Há poucos dados examinando a farmacoterapia da mania em OABD. O lítio e o valproato foram testados em um único estudo randomizado controlado, e há dados de qualidade mais limitada para outros compostos, incluindo antipsicóticos atípicos. Dada a mudança demográfica que projeta números maiores de OABDs constituindo uma proporção crescente da população que lida com bipolaridade, é importante que o campo e os dados acompanhem a demanda clínica.
As lacunas de evidências incluem a necessidade de dados sobre o prognóstico e a trajetória de pessoas com vários tipos de comorbidade, incluindo condições neurodegenerativas clássicas, como a demência.

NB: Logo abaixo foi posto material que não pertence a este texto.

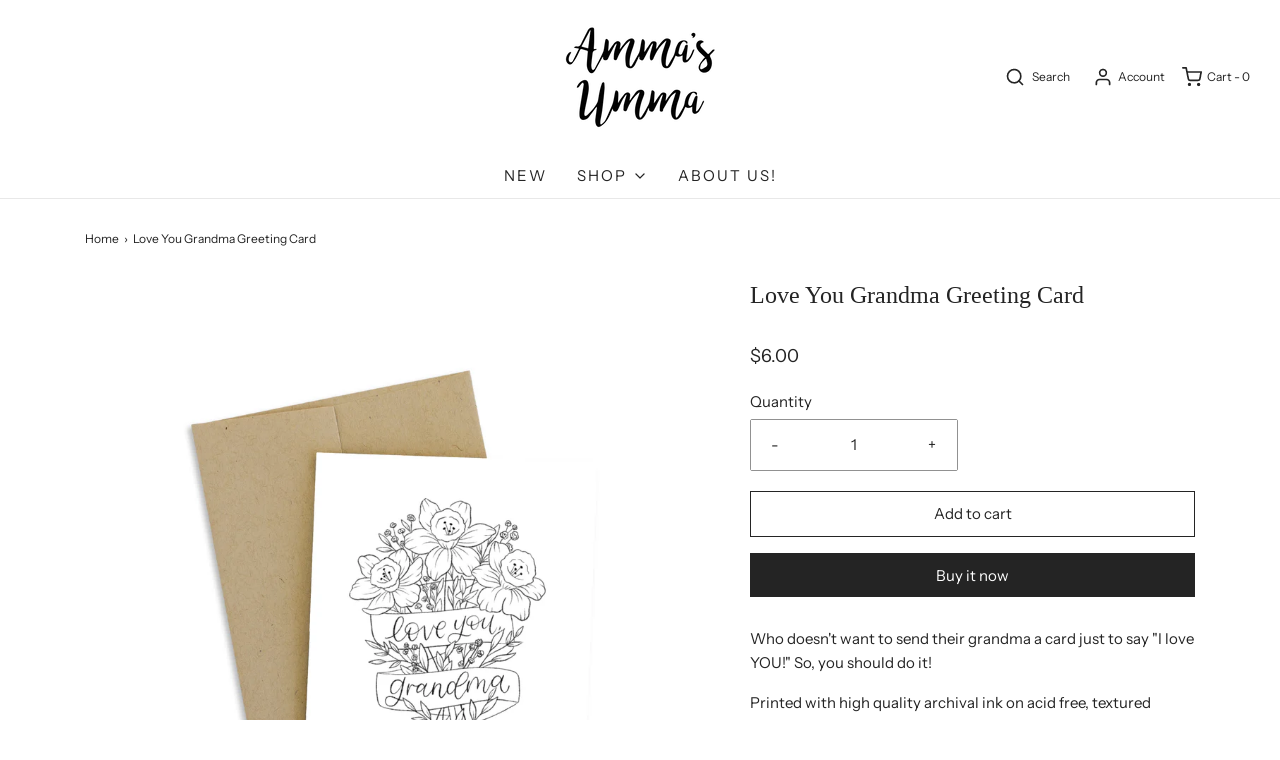

--- FILE ---
content_type: text/css
request_url: https://ammasumma.com/cdn/shop/t/9/assets/custom.css?v=60929843993882887651623389044
body_size: -714
content:
/*# sourceMappingURL=/cdn/shop/t/9/assets/custom.css.map?v=60929843993882887651623389044 */
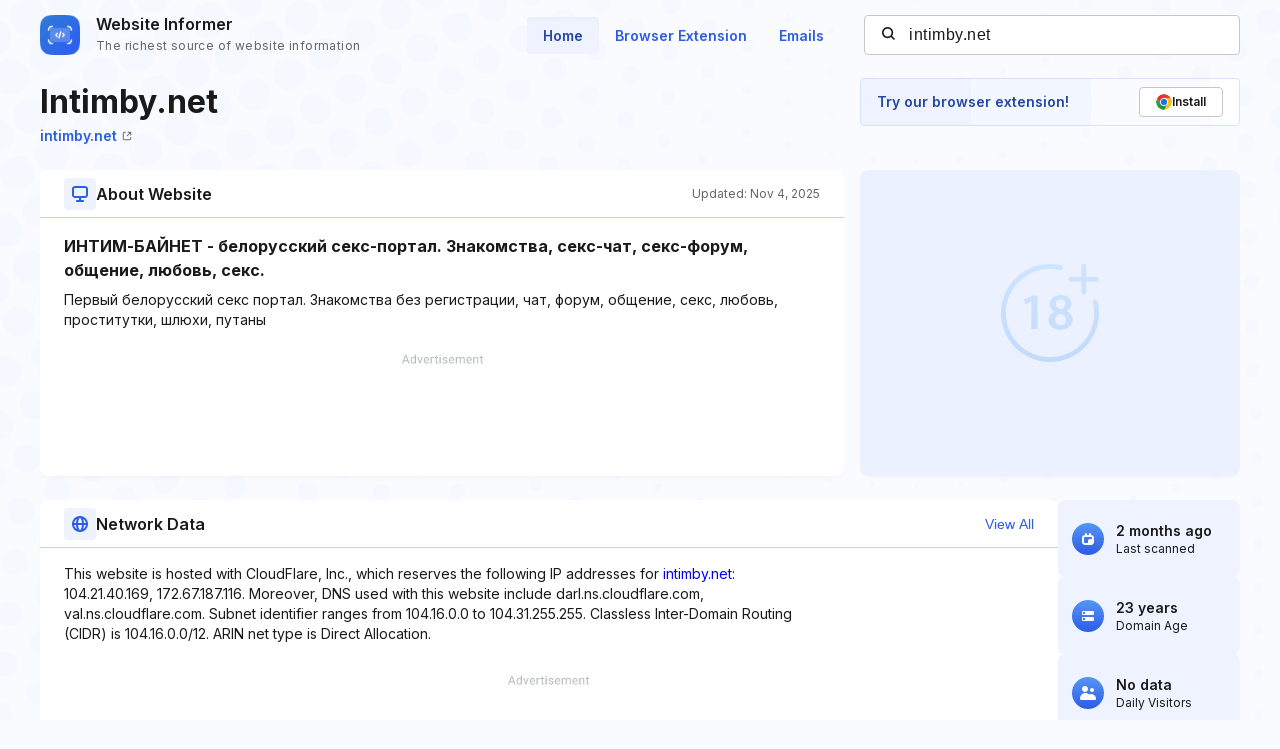

--- FILE ---
content_type: text/html; charset=utf-8
request_url: https://www.google.com/recaptcha/api2/aframe
body_size: 267
content:
<!DOCTYPE HTML><html><head><meta http-equiv="content-type" content="text/html; charset=UTF-8"></head><body><script nonce="TDZ4_lsntw1dTk3AUMhYtw">/** Anti-fraud and anti-abuse applications only. See google.com/recaptcha */ try{var clients={'sodar':'https://pagead2.googlesyndication.com/pagead/sodar?'};window.addEventListener("message",function(a){try{if(a.source===window.parent){var b=JSON.parse(a.data);var c=clients[b['id']];if(c){var d=document.createElement('img');d.src=c+b['params']+'&rc='+(localStorage.getItem("rc::a")?sessionStorage.getItem("rc::b"):"");window.document.body.appendChild(d);sessionStorage.setItem("rc::e",parseInt(sessionStorage.getItem("rc::e")||0)+1);localStorage.setItem("rc::h",'1768899152050');}}}catch(b){}});window.parent.postMessage("_grecaptcha_ready", "*");}catch(b){}</script></body></html>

Grande parte do tratamento existente e dados epidemiológicos dizem respeito a pessoas “jovens e velhas” com TB na faixa dos 60 anos, e mais informações são necessárias sobre como as pessoas na faixa dos 70 e 80 anos apresentam e respondem ao tratamento.
São necessários ensaios clínicos randomizados prospectivos com foco específico em OABD, mas, salvo a disponibilidade iminente de tais esforços trabalhosos (e caros), a investigação de grandes bancos de dados observacionais pode ajudar a melhorar nossa compreensão sobre a melhor forma de escolher e usar medicamentos para OABD. Finalmente, os métodos ideais para fornecer abordagens psicossociais e cuidados de saúde integrados para pacientes e famílias que enfrentam extensa comorbidade em OABD precisam ser mais investigados.